Personalmente mi parrebbe in astratto più logica la prima interpretazione, ancorché tautologica. Ma in realtà il legislatore aveva in mente la seconda.

In concreto tendo a ritenere che, nelle piattaforme cosiddette on demand, residui poco spazio per lavori non eterodiretti (e quindi non subordinati). Diverso è il caso – che però qui non ci riguarda – delle sharing platform che realizzano l’incontro tra domanda ed offerta di lavoro mettendo in contatto prestatori d’opera o servizio e clienti.

(9) Cosa posso dire del magico viaggio in questo mondo incantato?

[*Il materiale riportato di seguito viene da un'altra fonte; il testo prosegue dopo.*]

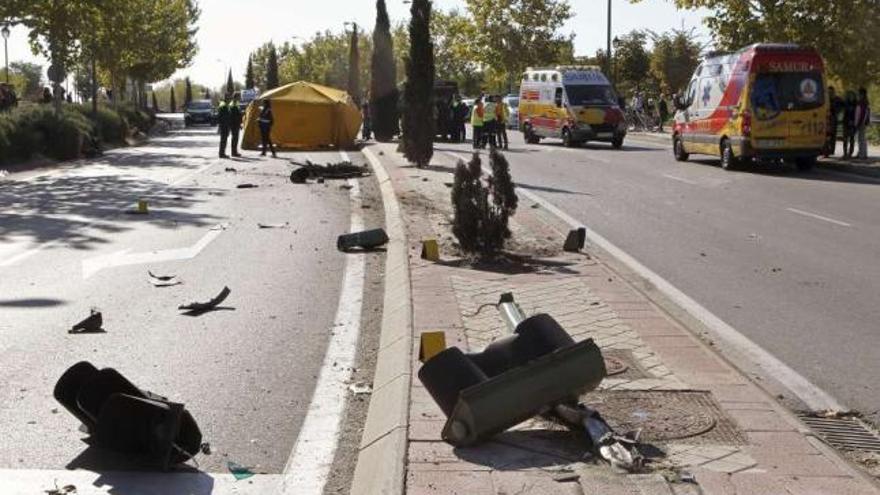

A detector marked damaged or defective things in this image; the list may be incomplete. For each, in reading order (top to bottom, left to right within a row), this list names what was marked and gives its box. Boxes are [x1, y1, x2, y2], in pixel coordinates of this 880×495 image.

broken plastic fragment [178, 286, 232, 314]
broken plastic fragment [227, 462, 254, 480]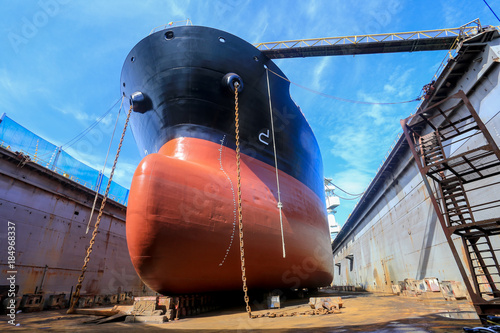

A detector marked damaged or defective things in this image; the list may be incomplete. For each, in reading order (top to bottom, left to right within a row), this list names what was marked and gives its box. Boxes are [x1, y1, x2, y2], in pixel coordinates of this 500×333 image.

i) L’impressione che si trae dalla prassi e dalle sentenze è che queste prime interpretazioni dell’art. 2 non abbiano colto tratti particolarmente innovativi della norma, forse anche per l’assenza di respiro sistematico della stessa che, per ora, sembra creare più problemi che tutele;

ii) prassi e giurisprudenza tendono a valorizzare quali elementi essenziali tempo e luogo della prestazione e, solo marginalmente, l’integrazione funzionale del lavoratore nella organizzazione produttiva del committente quale vincolo esterno sulle modalità di esecuzione della prestazione, tale da renderla allineata e funzionale ai processi organizzativi aziendali;

iii) non sono certo che la norma dica effettivamente che l’etero organizzazione debba riguardare sempre e congiuntamente tempo e luogo di lavoro. L’art. 2 stabilisce infatti l’applicazione della normativa sul lavoro subordinato alle co.co.co le cui modalità di esecuzione sono organizzate dal committente anche con riferimento ai tempi e al luogo di lavoro”. Vedrei l’“anche” come un “ad esempio”;

iv) invece penso che debba prevalere l’indagine sull’integrazione funzionale, anche se non è escluso che così facendo non si finisca per guardare in direzione della subordinazione;

v) quel che è certo è che in un ordinamento giuridico in cui il tempo del lavoro è concetto estremamente elastico persino nel lavoro subordinato (si pensi al lavoro agile o al lavoro a chiamata senza obbligo di risposta)  e  il luogo di lavoro è ormai fortemente destrutturato (anche grazie alle possibilità tecnologiche), giocare una partita così importante solamente su questi due fattori abbia quasi della “magia”.